• Il compito:
Ricopia senza modifiche il passo del testo sulla responsabilità che si apre con le parole contenenti "C'è una dinamica" e si chiude con "è diventata cultura.".

• Testo scelto:
La responsabilità non si delega. Si conquista.
Nelle organizzazioni sane le persone non aspettano che qualcuno assegni loro responsabilità. Le pretendono.
È un indicatore sottile ma preciso di come sta una cultura. Quando le persone vogliono essere responsabili di qualcosa — di un progetto, di una decisione, di un risultato — significa che si sentono abbastanza sicure da esporsi. Che sanno cosa succede se sbagliano, e ci stanno lo stesso.
Quando invece nessuno alza la mano, il problema non è l'organigramma.
Il sintomo più comune è la vaghezza. Ruoli indefiniti, confini sfumati, decisioni che aspettano settimane senza che nessuno si muova. Tutti contribuiscono, nessuno decide. Si chiama collaborazione — ma spesso è qualcos'altro.
È paura.
O peggio: è convenienza.
C'è una dinamica che nelle organizzazioni esiste ma raramente viene nominata. Il capo vuole fare lui? Meglio così — non mi prendo la responsabilità, non rischio di sbagliare, non mi espongo. È una forma di collusione silenziosa che non produce conflitti visibili ma svuota lentamente l'organizzazione di energia e iniziativa.
Nessuno la dichiara. Tutti la praticano.
Il risultato è un'organizzazione in cui le persone imparano che stare in ombra è più sicuro che esporsi. E quando questa diventa la regola non scritta — quando tutti sanno che così si fa — è diventata cultura.
E la cultura non è mai sbagliata. È solo cultura.
Uscirne non è una questione di job description più chiare o di matrice RACI compilata meglio. È una questione di creare le condizioni perché qualcuno possa di nuovo pretendere responsabilità senza sentirsi in pericolo.
Quella è la domanda che vale la pena fare.

• Righe del dataset:
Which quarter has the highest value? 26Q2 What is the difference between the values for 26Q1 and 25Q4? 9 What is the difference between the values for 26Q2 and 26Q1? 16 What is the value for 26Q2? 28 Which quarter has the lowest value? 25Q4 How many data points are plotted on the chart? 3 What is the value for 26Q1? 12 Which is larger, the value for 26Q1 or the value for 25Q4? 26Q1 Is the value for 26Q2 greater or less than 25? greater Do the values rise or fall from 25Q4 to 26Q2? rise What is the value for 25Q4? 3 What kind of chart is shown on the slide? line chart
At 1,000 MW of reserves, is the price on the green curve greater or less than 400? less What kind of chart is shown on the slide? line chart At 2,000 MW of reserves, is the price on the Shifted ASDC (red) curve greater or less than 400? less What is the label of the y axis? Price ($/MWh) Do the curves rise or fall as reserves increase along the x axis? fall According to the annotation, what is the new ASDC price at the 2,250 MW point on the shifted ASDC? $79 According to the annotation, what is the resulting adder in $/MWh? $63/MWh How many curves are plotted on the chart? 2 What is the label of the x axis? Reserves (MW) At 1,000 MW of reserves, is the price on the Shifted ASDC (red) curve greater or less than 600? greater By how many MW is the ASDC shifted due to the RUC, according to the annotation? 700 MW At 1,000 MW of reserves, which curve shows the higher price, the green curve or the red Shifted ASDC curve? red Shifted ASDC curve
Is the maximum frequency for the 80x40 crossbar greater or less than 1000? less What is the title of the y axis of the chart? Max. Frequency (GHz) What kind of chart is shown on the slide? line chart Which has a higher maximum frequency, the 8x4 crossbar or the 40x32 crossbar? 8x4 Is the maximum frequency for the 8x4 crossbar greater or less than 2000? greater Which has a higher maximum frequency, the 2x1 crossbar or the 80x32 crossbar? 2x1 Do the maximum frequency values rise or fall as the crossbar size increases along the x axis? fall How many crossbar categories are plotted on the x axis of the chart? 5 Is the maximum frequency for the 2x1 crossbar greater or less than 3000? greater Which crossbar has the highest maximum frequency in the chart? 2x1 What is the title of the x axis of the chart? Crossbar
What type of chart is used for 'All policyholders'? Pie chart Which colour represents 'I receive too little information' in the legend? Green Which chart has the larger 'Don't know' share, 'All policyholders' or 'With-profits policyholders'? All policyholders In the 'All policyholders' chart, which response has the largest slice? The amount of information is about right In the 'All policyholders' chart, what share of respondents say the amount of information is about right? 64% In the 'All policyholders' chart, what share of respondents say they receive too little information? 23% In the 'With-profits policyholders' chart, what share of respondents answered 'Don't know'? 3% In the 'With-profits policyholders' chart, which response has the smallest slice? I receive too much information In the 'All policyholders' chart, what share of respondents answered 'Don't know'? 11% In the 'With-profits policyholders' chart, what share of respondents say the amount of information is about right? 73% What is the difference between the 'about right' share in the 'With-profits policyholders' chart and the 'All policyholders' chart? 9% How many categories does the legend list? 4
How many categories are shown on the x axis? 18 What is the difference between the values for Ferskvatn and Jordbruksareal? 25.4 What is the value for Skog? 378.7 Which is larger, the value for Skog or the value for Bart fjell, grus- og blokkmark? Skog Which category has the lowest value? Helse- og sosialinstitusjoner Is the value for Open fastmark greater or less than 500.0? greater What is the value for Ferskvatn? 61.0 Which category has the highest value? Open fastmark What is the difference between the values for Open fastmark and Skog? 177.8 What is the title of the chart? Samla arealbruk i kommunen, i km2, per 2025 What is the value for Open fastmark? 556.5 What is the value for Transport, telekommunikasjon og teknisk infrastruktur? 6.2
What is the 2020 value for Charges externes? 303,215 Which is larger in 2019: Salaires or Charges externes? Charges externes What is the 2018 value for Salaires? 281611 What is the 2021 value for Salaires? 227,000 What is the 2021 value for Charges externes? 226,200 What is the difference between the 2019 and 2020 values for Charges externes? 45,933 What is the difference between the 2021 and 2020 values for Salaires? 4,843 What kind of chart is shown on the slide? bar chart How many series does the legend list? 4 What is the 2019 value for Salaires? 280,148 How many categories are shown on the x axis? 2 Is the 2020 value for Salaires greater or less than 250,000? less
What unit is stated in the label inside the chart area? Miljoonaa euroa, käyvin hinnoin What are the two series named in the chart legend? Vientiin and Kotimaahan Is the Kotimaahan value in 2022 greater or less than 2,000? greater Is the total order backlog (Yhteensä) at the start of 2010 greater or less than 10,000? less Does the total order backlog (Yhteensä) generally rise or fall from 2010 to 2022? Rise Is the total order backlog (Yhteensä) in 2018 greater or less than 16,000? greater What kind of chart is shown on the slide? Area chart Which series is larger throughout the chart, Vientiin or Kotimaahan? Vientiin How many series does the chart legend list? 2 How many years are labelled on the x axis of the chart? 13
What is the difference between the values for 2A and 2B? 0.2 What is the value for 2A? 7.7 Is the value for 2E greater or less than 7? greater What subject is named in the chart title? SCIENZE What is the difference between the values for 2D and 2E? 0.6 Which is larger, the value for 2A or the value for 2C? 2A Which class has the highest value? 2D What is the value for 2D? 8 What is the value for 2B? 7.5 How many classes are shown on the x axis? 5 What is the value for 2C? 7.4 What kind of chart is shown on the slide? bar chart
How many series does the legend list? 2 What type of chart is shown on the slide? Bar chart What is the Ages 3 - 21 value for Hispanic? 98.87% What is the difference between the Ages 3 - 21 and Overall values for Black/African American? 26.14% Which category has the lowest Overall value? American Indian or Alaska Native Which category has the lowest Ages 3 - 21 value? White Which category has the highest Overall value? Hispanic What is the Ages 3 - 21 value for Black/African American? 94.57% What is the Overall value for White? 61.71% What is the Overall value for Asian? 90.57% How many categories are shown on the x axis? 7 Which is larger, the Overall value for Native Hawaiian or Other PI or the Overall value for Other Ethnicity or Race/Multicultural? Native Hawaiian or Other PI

• Risposta:
C'è una dinamica che nelle organizzazioni esiste ma raramente viene nominata. Il capo vuole fare lui? Meglio così — non mi prendo la responsabilità, non rischio di sbagliare, non mi espongo. È una forma di collusione silenziosa che non produce conflitti visibili ma svuota lentamente l'organizzazione di energia e iniziativa.
Nessuno la dichiara. Tutti la praticano.
Il risultato è un'organizzazione in cui le persone imparano che stare in ombra è più sicuro che esporsi. E quando questa diventa la regola non scritta — quando tutti sanno che così si fa — è diventata cultura.